Kronologi dan Investigasi
Unit Profesi dan Pengamanan (Propam) Polres Luwu Utara bergerak cepat. Tim investigasi internal langsung diterjunkan untuk mengusut isu sensitif ini. Pemeriksaan terhadap sejumlah saksi mata dan rekan sejawat terlapor kini memasuki babak krusial.
- Korban: Tahanan tidak disebutkan identitasnya, kondisinya dilaporkan mengalami trauma fisik dan tengah dievakuasi ke fasilitas kesehatan.
- Terlapor: Oknum polisi berpangkat Inspektur Satu (Iptu) yang sebelumnya menjabat posisi strategis di Unit PPA.
- Status: Telah dinonaktifkan dari seluruh tugas struktural dan sedang menjalani proses disiplin serta kode etik Polri.
Respons Institusi
Pihak Kepolisian Resor Luwu Utara memastikan tidak akan menutup-nutupi pelanggaran. "Kami sedang membuktikan secara ilmiah melalui konstruksi hukum," demikian keterangan resmi tanpa menyebut nama juru bicara. Penonaktifan dilakukan untuk memuluskan proses pemeriksaan agar berjalan transparan dan mencegah intervensi.

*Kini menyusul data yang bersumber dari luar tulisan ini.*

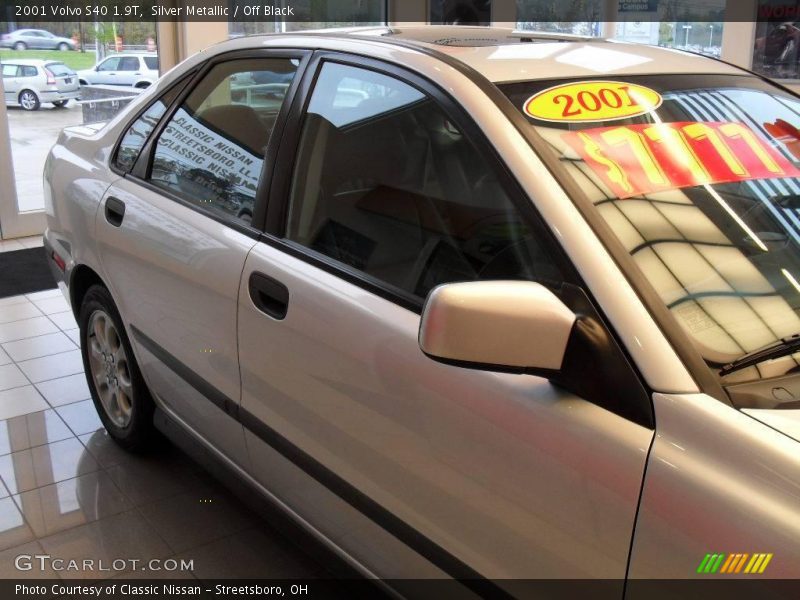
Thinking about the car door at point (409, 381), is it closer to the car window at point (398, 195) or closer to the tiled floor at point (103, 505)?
the car window at point (398, 195)

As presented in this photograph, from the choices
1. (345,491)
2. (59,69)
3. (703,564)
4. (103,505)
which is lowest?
(103,505)

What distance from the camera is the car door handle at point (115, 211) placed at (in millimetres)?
2243

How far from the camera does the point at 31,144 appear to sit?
18.0ft

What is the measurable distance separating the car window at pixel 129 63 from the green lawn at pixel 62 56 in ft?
0.62

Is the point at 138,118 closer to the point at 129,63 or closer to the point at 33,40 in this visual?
the point at 33,40

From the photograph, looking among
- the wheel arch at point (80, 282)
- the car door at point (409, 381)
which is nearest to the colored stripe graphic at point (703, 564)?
the car door at point (409, 381)

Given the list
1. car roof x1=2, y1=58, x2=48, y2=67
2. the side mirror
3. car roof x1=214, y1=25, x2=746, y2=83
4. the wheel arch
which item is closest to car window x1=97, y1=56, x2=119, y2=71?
car roof x1=2, y1=58, x2=48, y2=67

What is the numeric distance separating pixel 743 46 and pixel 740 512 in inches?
247

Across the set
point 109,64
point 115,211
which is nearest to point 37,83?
point 109,64

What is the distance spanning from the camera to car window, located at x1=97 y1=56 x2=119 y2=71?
225 inches

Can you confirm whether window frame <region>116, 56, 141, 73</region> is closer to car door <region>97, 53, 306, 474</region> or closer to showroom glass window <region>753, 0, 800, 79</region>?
car door <region>97, 53, 306, 474</region>

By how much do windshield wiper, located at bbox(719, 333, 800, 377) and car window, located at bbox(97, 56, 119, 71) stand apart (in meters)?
5.42

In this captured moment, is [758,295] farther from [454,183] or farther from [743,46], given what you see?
[743,46]

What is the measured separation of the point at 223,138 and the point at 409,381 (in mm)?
971
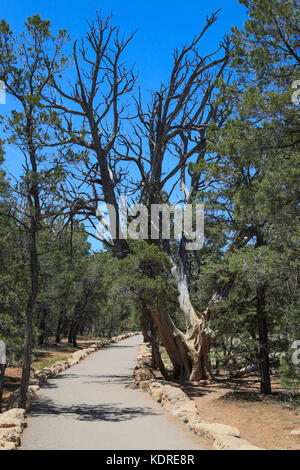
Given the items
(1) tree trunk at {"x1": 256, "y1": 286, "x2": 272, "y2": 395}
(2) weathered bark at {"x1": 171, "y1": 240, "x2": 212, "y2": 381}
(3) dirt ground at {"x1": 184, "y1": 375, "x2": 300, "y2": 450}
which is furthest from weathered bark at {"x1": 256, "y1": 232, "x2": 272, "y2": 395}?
(2) weathered bark at {"x1": 171, "y1": 240, "x2": 212, "y2": 381}

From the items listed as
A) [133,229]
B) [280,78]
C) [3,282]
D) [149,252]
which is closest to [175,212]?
[133,229]

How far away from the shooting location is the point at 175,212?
62.3 feet

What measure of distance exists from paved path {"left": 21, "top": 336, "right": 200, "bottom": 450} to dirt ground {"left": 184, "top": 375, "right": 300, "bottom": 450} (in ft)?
4.90

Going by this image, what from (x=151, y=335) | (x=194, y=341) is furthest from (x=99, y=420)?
(x=151, y=335)

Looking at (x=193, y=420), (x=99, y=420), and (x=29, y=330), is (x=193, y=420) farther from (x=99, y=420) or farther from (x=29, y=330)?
(x=29, y=330)

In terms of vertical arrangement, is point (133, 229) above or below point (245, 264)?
above

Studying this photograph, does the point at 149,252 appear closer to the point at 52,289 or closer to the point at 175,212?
the point at 175,212

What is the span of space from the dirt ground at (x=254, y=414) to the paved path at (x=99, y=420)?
58.8 inches

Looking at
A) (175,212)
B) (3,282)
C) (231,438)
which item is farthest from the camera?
(175,212)

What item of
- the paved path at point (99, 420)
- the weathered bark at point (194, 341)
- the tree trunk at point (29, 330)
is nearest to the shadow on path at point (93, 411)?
the paved path at point (99, 420)

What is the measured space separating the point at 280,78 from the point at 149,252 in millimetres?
8291

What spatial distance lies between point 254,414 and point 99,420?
4085 millimetres

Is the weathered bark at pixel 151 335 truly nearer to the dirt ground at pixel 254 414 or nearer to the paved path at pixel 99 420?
the paved path at pixel 99 420

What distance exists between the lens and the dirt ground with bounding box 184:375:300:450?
8109 mm
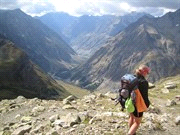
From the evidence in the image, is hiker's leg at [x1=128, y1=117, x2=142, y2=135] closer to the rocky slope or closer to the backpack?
the backpack

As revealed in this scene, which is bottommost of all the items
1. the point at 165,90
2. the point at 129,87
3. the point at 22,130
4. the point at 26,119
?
the point at 165,90

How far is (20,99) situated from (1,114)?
5630 millimetres

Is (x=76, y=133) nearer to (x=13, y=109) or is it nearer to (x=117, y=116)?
(x=117, y=116)

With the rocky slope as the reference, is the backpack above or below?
above

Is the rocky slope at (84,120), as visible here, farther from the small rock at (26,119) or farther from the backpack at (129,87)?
the backpack at (129,87)

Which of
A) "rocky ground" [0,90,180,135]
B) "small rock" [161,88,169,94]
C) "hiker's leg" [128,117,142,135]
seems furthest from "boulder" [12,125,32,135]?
"small rock" [161,88,169,94]

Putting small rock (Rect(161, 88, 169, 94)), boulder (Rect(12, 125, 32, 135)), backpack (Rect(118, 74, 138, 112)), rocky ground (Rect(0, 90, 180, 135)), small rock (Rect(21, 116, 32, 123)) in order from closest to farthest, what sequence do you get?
1. backpack (Rect(118, 74, 138, 112))
2. rocky ground (Rect(0, 90, 180, 135))
3. boulder (Rect(12, 125, 32, 135))
4. small rock (Rect(21, 116, 32, 123))
5. small rock (Rect(161, 88, 169, 94))

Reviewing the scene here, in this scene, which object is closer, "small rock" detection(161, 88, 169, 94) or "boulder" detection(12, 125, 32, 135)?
"boulder" detection(12, 125, 32, 135)

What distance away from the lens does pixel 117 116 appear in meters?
21.1

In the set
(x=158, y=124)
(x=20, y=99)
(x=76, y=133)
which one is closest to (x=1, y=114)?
(x=20, y=99)

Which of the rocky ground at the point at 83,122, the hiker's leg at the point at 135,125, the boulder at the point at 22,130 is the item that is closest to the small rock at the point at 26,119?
the rocky ground at the point at 83,122

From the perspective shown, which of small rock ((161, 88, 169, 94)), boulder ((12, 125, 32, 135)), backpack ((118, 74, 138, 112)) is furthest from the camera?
small rock ((161, 88, 169, 94))

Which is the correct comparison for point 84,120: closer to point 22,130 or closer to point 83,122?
point 83,122

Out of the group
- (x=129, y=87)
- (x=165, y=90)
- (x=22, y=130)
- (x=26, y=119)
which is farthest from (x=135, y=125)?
(x=165, y=90)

Situasi di Mapolres dikabarkan meningkat. Meski eskalasi keamanan masih kondusif, pengawasan internal diperketat secara darurat. Kasus ini menjadi sorotan tajam karena melibatkan seorang perwira yang seharusnya menjadi pelindung bagi kelompok rentan.
Proses Hukum Lanjutan
Saat ini Propam fokus pada pengumpulan alat bukti. Jika terbukti melanggar, terlapor tidak hanya menghadapi sanksi etik berat berupa Pemberhentian Tidak Dengan Hormat (PTDH), tapi juga jeratan pidana umum. Pasal penganiayaan yang mengakibatkan luka berat tengah dijadikan dasar penyelidikan.

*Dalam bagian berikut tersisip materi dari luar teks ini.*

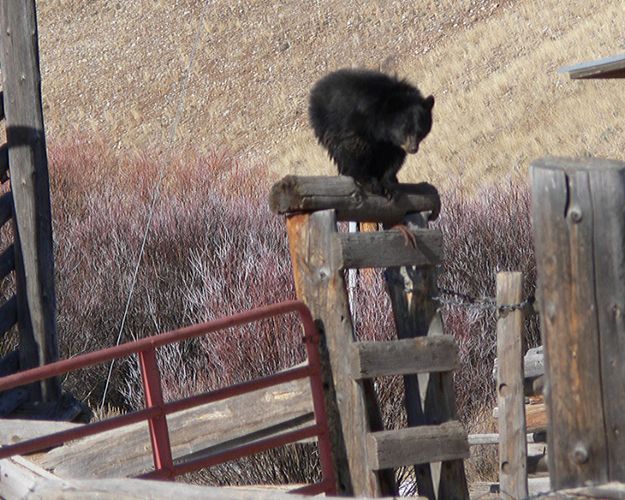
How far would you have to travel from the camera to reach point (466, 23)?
118 ft

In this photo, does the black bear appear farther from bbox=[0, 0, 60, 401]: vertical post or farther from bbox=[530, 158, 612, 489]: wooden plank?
bbox=[530, 158, 612, 489]: wooden plank

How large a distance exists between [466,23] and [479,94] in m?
8.06

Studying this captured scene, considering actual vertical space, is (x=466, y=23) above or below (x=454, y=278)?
above

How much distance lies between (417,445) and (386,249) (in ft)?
2.49

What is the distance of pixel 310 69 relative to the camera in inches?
1412

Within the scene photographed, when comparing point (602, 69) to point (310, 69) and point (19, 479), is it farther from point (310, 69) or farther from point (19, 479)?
point (310, 69)

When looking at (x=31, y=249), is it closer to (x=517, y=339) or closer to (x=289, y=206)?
(x=289, y=206)

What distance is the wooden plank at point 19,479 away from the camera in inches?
140

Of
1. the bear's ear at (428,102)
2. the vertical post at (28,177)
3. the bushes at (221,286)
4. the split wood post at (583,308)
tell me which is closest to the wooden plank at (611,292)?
the split wood post at (583,308)

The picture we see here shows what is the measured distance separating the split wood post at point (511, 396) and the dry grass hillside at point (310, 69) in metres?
17.4

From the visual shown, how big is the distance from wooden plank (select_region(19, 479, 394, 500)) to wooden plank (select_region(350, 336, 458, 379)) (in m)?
1.26

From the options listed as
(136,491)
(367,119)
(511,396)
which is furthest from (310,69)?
(136,491)

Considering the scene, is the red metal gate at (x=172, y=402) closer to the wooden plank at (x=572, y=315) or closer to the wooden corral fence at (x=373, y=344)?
the wooden corral fence at (x=373, y=344)

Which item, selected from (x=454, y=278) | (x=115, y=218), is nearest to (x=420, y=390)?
(x=454, y=278)
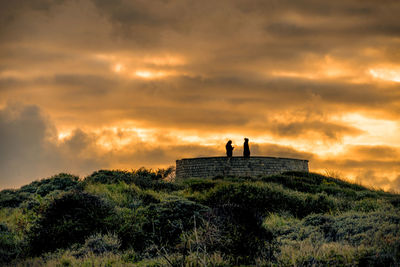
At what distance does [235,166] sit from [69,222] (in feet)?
84.1

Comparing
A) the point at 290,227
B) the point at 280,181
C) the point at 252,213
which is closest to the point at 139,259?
the point at 252,213

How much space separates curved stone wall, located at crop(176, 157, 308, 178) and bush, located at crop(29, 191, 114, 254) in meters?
23.7

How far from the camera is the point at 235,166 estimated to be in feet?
125

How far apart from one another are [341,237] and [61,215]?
8.25 meters

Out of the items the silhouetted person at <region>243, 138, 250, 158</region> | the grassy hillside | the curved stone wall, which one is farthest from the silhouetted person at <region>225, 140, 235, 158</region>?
the grassy hillside

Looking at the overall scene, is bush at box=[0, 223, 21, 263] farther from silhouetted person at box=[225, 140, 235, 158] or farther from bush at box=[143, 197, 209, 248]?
silhouetted person at box=[225, 140, 235, 158]

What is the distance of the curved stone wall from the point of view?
125 ft

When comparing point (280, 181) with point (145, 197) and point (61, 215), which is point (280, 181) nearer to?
point (145, 197)

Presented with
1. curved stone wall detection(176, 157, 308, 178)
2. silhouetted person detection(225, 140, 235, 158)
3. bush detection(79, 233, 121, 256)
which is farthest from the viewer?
silhouetted person detection(225, 140, 235, 158)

Publik Sulawesi Selatan menanti perkembangan konkret. Transparansi investigasi ini dinilai sebagai ujian kredibilitas institusi Polri dalam membersihkan oknum yang menodai seragam kebanggaan. Hingga berita ini diturunkan, tim kedokteran masih melakukan visum terhadap korban untuk memperkuat konstruksi pelanggaran.